By MICHAEL GREY MBE
There is an ancestor in my family tree, a post-captain from the early nineteenth century, who, after a stirring career afloat fighting the French, ended his service in charge of all the press gangs north of the Humber.
It probably was not the most popular of appointments and we have among our records copies of several sad letters to their lordships asking for a return to sea service and command of another ship. His pleas fell on deaf ears.
But in this final mission, the aim of his energetic gangs, as they fanned out all over the northeast coast of England, was to capture "prime seamen", who would supplement those manning his majesty's overstretched warships in their fight against Napoleon's forces. These, in comparison with the ploughboys, clerks, derelicts and drunkards who constituted the bulk of those captured by the press, were human gold. Most would have been merchant seamen, but with all the skills necessary to operate and to fight a warship.

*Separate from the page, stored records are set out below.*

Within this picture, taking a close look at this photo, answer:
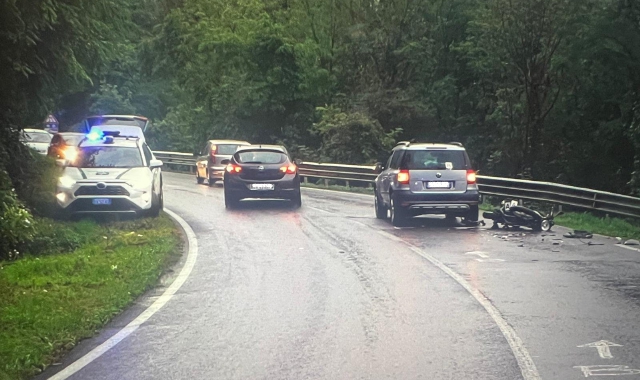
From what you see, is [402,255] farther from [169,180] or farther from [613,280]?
[169,180]

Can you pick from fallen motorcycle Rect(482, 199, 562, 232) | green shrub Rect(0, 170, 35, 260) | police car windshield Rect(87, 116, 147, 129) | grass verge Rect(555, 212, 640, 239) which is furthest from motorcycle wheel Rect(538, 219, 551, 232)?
police car windshield Rect(87, 116, 147, 129)

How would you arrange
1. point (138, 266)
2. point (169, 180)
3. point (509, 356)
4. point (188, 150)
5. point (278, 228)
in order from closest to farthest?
point (509, 356) → point (138, 266) → point (278, 228) → point (169, 180) → point (188, 150)

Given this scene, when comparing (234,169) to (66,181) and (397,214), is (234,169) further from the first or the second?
(397,214)

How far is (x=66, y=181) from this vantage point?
20.8m

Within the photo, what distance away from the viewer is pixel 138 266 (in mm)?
14523

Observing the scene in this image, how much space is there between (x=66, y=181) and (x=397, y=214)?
711cm

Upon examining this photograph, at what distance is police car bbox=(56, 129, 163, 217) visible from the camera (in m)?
20.7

They may have been rather looked down on by fashionable folk in the better parts of the port towns and cities, but these chaps were flexibility in human form that could sign on any ship in port and take it to sea with confidence after learning the ropes. To a prime seaman it would be immaterial whether he was sailing aboard a hoy or a three decked battleship, a frigate or a barquentine, schooner or snow. He would be as comfortable aloft in the towering masts of an Indiaman as he was dealing with the handy rig of a little collier brig. Captain Edward Grey, as he saw one of these chaps paraded among the overnight haul of the press, would have been delighted.
This all-purpose flexibility of experienced seafarers survived well into the twentieth century and made the transition from sail to steam, coal to oil and the development of some quite complicated ships like tankers. The Victorian Navy, which saw the abolition of the press gang and the arrival of better recruiting methods, had earlier divided the seafaring community into those who sailed in merchant ships from those who signed on with the Navy.

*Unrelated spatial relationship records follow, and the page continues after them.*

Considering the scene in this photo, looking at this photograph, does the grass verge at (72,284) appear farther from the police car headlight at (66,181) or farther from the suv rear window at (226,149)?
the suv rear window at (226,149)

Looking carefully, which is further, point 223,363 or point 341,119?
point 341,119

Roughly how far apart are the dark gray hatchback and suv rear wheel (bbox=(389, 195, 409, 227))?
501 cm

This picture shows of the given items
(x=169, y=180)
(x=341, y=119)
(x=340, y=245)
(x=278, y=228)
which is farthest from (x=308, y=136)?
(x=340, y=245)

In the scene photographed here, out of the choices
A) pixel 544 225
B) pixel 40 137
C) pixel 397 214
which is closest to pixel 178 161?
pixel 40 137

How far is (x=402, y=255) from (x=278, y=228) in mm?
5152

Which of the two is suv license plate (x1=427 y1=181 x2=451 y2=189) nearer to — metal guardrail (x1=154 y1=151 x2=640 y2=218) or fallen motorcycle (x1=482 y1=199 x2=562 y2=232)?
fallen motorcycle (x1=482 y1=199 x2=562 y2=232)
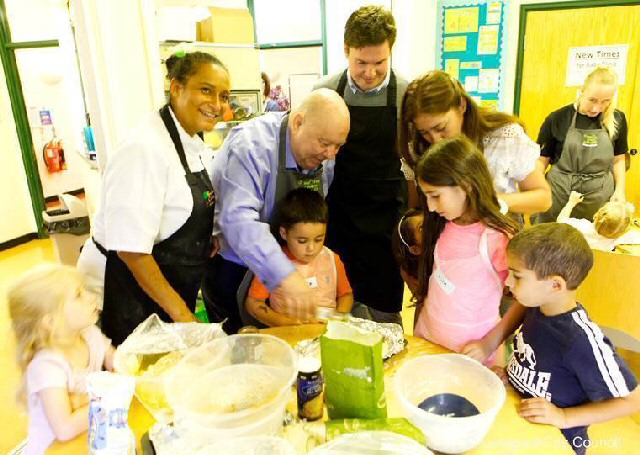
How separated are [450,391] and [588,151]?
2840mm

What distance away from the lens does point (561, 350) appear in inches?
47.7

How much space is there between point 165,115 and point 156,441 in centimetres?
101

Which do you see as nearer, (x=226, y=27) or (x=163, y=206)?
(x=163, y=206)

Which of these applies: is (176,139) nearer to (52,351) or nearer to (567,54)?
(52,351)

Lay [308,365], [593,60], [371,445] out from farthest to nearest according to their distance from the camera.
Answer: [593,60] < [308,365] < [371,445]

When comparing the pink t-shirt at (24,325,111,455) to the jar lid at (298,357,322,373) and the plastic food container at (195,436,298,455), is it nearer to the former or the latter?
the plastic food container at (195,436,298,455)

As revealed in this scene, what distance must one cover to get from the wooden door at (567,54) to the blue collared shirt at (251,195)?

But throughout the latter half of the twentieth century we have seen the emergence of more and more specialist ship types, many of them being vessels which require rather special competencies and experience to operate them. Experience in a certain trade, or ship type, became more important than any statutory qualifications, and the days when a second mate or able seaman could nimbly move from one type of ship to another drew to a close.

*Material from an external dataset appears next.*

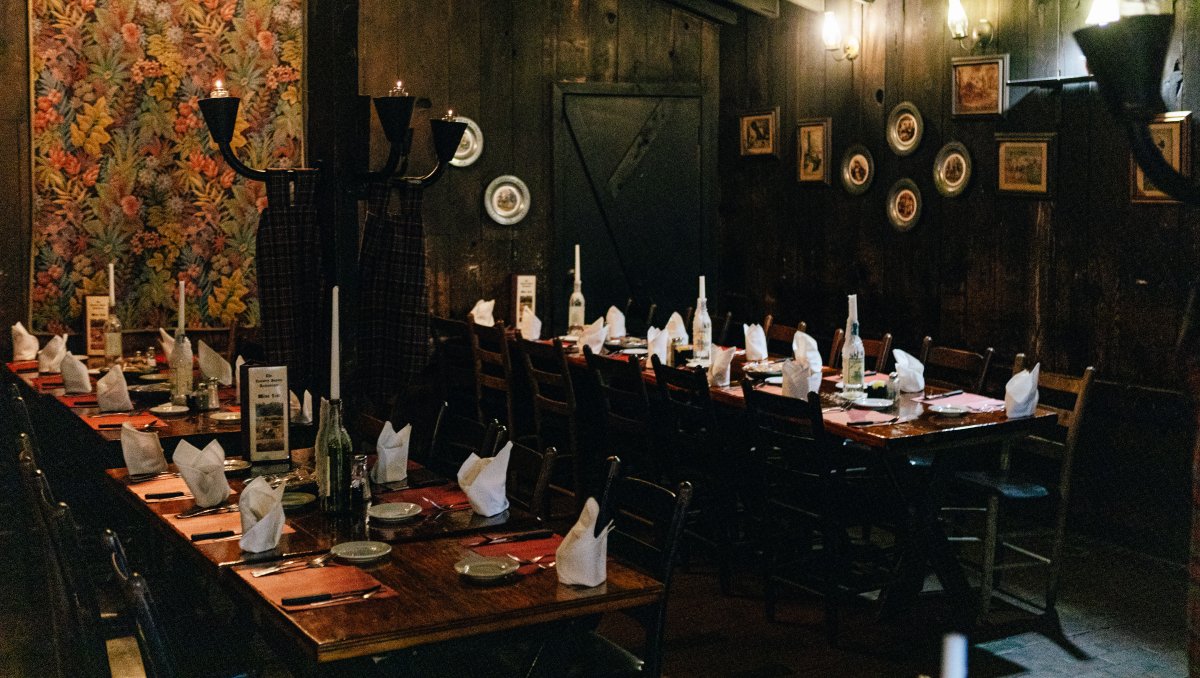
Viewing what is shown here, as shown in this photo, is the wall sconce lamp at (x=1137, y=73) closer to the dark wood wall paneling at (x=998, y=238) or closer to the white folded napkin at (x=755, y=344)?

You cannot argue with the sense of this, even though people running manning departments might tear their hair out trying to complete a ship's complement for a crew change, when the specialists they want do not seem to be available. You wouldn't appoint a mate off a ferry to an LNG carrier, or expect an engineer who had been tending the steam turbines of the latter vessel to happily start up the propulsion system on a high-speed catamaran ferry. And even though there might be a certain apparent universality about their statutory qualifications (all being STCW compliant) you would be looking for all sorts of extras and evidence that they had a list of endorsements as long as your arm before you made any appointment.
None of this should surprise us as people running maritime administrations and classification societies remark upon the complexity of modern ships and their outfits. One of my fellow contributors to this journal once published an autobiographical book entitled Bluff your way to Sea and it was probably possible, with confidence and a commanding demeanour, to quickly learn the ropes on a new ship, when he was doing the bluffing.
Today, as I am writing this I am looking at a picture of a semi-submersible heavy lift ship with about 50,000 tonnes of oilrig perched atop of it and sticking over the side in all directions. You would be looking for real experts to load that baby, keep her upright and get her to their destination safely. I was reading about a new chemical parcel tanker with 48 separate tanks, all with their own pipes and pumping systems, with tanks able to carry hot, cold, flammable, explosive, edible, corrosive, inert, toxic and gaseous cargoes, probably all at once. You would want something pretty relevant in the CV of anyone you would appoint to this ship. It goes on and on – experience is the biggest selling point there is in today's job market.
But if you have been operating one type of ship and would rather like to try your hands at another, it has also become rather difficult. Like middle-aged actors who have played the part of a villain in a long-standing TV soap opera, you have become typecast. And it is not beyond comprehension to conceive of a day when our specialisations have become so narrow (an engineer wanted with experience in one specific machinery type, or a master of some amazing offshore contraption) that it becomes impossible to find sufficient experienced paragons to take the blooming thing to sea. So – and this is just an idea – we ought to be devising affordable, respectable and practical "conversion courses" to address these needs for specialists.